PROMPT: Turn the lines of the records below into a numbered list, skipping blank lines. Leave the pictures out.

Start INPUT ROWS

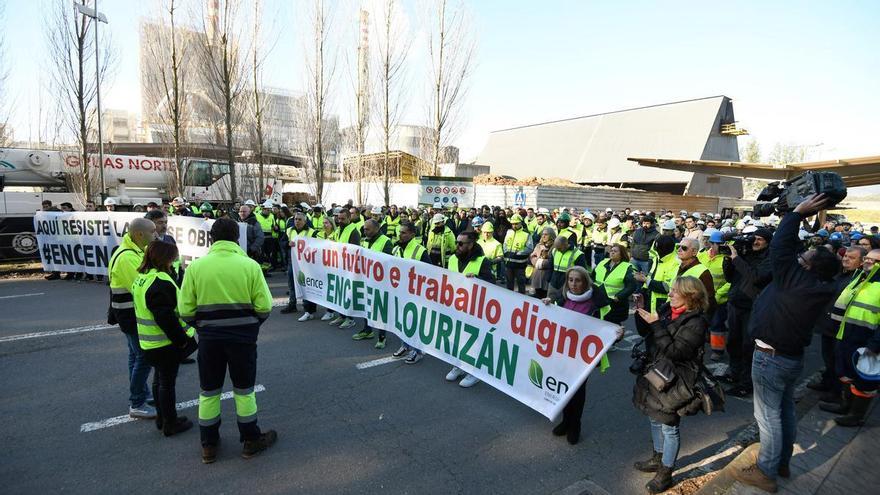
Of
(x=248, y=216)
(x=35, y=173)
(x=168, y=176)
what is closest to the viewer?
(x=248, y=216)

End INPUT ROWS

RESPONSE TO THIS EXERCISE:
1. Of
2. (x=248, y=216)
3. (x=35, y=173)
4. (x=168, y=176)
5. what is closest to the viewer?
6. (x=248, y=216)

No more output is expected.